The body of William Campion, captain of the watchmen for the Mercantile Safe Depsoit Company, was visible at daybreak through the iron grating at the entrance of the compnay's door

The other three dead are Joseph Conti, Sazzio and Massena Fratta, all employees of the retarurant where the blaze started.

The missing men are two watchmen employed by the safe deposit company.

Tenants in New Quarters

Most of the 137 tenants of the burned building were established in new headquarters in neary-by skyscrapers to-day. The Equitable Life executives found themselves amply provided for on three floors of the City Investing Buildking, a block away. ....

No Definite Action at Once

A statement by E. E. Rittenhouse, conservation commissioner for the Equitable, says that no definite action will be taken for a few days.

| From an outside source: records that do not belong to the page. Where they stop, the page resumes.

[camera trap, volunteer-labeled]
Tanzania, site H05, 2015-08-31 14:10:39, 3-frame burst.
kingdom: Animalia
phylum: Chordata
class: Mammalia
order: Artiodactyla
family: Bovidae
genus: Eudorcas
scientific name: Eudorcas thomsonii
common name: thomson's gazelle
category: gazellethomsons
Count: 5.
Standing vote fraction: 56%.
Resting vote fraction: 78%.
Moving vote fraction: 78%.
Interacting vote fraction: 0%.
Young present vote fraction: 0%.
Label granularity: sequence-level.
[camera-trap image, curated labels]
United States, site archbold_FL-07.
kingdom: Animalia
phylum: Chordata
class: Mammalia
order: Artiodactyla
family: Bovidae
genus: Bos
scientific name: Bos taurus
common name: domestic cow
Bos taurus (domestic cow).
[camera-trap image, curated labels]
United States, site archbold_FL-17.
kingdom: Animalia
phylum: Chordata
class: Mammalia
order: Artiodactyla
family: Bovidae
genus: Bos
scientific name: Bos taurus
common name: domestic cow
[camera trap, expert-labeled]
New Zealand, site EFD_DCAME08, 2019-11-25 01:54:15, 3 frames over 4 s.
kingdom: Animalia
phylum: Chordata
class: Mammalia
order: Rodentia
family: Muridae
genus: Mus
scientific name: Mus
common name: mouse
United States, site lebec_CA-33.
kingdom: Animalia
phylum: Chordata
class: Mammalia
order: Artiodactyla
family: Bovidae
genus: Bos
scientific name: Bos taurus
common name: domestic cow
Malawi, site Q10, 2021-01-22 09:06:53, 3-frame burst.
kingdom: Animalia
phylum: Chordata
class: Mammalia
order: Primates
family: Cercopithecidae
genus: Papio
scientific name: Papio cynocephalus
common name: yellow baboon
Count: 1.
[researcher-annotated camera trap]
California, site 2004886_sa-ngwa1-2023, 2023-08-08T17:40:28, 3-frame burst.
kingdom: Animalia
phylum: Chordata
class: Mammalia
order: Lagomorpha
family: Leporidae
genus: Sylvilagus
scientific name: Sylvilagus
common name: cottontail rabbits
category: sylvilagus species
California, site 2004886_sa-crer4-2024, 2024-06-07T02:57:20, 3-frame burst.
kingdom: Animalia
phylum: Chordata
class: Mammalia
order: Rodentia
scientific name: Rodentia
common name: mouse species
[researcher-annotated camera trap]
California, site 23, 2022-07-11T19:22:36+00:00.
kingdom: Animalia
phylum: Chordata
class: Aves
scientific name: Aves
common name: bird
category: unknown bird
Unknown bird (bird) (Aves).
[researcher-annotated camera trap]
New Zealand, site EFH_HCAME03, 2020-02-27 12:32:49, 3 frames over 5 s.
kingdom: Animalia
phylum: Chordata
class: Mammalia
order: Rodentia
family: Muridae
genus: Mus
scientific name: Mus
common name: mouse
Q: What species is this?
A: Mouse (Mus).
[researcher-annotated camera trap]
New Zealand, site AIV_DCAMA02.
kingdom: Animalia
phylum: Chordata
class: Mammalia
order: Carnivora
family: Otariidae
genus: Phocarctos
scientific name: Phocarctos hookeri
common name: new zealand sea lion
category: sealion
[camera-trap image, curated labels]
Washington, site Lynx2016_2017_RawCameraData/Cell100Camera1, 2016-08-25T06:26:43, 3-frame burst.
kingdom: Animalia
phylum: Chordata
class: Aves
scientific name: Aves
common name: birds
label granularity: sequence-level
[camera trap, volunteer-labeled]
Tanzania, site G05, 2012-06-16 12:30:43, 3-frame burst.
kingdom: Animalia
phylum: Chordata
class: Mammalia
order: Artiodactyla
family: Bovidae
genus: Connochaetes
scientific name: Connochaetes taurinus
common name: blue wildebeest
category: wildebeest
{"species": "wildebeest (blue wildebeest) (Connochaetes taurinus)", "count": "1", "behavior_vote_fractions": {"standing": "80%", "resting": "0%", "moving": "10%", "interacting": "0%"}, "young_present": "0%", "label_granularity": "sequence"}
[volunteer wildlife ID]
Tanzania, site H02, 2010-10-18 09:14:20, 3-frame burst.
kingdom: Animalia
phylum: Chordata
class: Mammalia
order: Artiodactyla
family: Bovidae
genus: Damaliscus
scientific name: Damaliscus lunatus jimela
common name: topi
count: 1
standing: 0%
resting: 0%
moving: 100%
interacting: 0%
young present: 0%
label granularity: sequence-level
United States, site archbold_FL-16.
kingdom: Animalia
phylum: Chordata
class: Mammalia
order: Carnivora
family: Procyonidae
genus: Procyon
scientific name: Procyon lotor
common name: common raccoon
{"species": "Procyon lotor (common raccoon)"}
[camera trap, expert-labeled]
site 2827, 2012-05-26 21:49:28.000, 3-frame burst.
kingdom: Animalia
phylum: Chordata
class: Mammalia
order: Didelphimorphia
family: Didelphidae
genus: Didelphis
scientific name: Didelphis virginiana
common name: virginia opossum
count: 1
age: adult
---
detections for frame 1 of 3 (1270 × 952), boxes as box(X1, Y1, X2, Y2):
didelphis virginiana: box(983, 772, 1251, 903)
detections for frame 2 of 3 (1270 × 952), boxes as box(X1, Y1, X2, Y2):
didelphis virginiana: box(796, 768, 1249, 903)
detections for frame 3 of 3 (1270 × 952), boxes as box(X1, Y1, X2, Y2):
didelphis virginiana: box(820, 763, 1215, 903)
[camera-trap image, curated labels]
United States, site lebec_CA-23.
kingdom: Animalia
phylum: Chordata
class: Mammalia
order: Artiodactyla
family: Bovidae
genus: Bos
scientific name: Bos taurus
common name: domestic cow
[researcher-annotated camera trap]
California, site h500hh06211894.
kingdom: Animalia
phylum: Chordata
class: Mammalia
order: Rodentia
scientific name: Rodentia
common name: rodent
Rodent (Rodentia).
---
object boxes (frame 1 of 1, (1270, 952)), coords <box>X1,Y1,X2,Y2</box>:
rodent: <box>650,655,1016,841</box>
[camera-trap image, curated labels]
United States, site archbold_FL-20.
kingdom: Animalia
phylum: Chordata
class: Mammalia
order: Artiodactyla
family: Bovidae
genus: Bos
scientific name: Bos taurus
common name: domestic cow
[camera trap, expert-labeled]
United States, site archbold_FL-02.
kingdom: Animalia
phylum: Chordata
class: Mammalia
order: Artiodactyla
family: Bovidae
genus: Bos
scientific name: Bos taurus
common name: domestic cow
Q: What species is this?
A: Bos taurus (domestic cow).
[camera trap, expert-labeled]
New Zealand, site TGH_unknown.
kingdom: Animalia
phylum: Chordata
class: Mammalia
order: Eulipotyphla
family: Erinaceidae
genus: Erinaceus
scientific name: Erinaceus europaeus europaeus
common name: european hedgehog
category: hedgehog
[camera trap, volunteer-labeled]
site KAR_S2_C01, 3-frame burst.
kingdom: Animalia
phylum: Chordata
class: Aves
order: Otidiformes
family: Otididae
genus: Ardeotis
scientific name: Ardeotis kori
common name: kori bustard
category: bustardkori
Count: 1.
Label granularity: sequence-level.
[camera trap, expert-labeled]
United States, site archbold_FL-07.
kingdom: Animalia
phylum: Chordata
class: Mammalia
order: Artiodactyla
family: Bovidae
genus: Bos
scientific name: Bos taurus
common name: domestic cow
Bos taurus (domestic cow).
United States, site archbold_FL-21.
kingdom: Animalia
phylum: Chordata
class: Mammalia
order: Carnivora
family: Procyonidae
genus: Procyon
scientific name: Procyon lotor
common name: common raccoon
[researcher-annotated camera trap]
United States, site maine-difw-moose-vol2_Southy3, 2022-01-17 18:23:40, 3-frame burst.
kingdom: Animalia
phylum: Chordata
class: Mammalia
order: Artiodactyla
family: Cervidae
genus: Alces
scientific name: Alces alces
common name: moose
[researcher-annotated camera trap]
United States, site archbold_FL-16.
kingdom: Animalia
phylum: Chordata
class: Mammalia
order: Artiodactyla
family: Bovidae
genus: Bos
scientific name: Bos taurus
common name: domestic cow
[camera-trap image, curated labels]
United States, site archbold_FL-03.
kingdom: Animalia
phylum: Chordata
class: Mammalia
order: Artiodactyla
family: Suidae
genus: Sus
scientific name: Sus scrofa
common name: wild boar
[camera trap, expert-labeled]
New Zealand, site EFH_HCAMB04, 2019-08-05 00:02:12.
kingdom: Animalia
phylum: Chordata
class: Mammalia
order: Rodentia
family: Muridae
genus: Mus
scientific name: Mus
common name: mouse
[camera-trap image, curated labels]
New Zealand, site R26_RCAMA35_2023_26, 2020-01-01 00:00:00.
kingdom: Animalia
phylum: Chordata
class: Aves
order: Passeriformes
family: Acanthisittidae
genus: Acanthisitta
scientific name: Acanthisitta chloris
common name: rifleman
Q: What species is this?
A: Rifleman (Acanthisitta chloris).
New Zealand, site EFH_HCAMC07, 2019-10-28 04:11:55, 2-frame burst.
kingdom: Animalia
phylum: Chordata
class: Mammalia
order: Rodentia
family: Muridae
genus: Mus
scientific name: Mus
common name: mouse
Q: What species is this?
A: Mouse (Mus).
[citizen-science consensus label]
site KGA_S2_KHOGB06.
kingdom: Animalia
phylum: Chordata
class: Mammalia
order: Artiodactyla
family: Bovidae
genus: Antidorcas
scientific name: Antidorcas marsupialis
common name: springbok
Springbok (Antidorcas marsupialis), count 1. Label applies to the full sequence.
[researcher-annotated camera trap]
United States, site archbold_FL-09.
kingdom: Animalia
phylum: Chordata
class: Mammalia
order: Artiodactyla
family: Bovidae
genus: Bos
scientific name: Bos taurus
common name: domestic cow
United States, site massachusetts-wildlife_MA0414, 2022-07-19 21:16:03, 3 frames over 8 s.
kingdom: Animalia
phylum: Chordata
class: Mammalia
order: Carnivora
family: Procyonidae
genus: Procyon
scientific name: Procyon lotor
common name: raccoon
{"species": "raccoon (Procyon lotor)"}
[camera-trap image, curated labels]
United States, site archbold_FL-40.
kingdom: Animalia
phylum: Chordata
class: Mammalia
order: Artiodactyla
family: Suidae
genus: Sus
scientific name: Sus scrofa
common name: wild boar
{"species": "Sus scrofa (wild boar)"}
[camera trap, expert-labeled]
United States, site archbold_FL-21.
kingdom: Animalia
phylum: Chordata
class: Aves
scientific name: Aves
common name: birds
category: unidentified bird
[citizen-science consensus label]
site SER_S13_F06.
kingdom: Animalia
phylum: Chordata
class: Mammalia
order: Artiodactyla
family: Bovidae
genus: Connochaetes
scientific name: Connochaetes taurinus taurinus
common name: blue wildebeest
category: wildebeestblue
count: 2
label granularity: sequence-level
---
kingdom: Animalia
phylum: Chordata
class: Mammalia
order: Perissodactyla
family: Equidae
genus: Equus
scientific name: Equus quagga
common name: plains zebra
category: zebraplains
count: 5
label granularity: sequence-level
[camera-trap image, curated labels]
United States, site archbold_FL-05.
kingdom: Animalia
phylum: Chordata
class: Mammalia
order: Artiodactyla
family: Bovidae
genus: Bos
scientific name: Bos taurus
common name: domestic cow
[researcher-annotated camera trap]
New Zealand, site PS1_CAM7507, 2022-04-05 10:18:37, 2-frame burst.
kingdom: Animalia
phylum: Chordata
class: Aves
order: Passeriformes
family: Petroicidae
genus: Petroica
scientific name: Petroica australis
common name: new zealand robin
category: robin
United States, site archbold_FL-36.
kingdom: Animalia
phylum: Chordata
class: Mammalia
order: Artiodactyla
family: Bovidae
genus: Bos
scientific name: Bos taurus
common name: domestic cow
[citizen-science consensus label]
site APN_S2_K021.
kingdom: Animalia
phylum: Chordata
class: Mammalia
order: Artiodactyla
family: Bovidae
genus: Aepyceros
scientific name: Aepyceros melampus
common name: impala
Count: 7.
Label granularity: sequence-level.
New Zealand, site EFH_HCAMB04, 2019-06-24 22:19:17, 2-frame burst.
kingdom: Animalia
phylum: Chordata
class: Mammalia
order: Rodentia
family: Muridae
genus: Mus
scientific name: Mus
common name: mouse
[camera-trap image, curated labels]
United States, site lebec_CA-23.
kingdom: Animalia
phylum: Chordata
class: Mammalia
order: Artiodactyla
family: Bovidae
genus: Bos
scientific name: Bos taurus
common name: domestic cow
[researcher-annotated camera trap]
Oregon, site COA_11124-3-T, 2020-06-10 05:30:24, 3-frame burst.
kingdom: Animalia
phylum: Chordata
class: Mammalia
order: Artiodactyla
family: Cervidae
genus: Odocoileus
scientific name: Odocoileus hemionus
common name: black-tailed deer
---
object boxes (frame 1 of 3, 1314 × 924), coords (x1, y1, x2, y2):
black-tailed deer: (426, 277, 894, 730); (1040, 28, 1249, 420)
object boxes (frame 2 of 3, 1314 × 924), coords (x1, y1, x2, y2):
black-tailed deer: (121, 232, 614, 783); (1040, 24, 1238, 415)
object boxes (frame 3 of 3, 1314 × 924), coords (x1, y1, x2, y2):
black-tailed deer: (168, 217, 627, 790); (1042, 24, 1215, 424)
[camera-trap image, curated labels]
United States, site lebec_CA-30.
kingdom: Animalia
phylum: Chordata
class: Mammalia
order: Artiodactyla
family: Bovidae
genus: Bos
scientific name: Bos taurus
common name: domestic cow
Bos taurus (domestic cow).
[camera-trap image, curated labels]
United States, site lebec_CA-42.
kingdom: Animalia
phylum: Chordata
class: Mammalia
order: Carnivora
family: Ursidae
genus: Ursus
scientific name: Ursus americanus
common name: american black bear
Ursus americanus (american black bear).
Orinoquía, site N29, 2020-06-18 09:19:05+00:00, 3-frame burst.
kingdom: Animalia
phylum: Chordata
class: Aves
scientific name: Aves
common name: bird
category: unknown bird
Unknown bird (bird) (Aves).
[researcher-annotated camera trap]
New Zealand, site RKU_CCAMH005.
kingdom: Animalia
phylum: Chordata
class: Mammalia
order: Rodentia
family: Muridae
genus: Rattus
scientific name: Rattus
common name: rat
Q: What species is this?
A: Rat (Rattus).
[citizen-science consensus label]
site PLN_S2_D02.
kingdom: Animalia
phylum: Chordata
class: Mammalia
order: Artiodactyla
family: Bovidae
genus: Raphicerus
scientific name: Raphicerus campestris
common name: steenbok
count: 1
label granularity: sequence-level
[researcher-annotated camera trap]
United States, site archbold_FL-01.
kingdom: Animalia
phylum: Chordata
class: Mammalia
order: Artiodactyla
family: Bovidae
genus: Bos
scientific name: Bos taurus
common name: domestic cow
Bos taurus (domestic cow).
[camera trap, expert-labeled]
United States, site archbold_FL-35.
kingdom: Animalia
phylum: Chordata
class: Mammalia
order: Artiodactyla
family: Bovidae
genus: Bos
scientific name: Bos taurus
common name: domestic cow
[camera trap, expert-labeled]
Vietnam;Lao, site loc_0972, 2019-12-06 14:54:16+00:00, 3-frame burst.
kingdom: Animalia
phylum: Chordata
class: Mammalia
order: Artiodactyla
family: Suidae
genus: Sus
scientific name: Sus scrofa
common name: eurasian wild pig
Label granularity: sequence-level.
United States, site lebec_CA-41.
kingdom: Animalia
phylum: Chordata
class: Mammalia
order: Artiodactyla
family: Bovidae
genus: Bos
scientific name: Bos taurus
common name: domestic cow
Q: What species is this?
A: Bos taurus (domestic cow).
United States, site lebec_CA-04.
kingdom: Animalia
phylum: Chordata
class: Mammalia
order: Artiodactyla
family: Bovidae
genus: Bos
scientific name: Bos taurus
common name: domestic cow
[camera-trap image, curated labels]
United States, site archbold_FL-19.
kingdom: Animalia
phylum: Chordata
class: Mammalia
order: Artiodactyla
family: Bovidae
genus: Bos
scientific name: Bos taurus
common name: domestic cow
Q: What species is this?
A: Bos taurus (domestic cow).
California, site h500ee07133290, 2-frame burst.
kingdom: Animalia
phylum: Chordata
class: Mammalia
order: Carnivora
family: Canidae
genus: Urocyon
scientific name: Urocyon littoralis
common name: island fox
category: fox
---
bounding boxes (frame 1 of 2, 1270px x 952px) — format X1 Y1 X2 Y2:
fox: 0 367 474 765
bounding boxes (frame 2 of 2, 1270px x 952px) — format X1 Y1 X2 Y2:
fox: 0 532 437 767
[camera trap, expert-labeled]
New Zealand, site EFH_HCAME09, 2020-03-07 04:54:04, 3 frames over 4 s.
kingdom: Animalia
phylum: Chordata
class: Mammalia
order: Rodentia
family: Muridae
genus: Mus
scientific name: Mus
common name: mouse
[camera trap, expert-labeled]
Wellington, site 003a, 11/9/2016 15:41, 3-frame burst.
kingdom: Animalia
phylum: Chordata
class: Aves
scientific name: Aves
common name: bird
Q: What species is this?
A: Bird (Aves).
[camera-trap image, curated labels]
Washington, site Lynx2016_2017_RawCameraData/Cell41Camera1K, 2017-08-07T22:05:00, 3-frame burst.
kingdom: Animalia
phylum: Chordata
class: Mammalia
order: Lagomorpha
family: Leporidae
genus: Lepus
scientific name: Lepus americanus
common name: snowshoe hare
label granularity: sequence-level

"As a matter of fact," he says, "there has been some talk of late to the effect that a life insurance company ought not to have a big building. Anyhow, no definite decision has yet been made."

In the present condition of the real estate market in the Wall street section it may prove that the interests of the policyholders would be best served by selling the present site and erecting another building on a less expensive frontage.

Fire officials believe that early estimates of the loss from the fire will be largely discounted. They believe that practically all of the securities and papers of real value are safe in the vaults. As for the building iteslf, although it cost millions to construct, yet its loss has actually added to the value of the most valuable block in New York.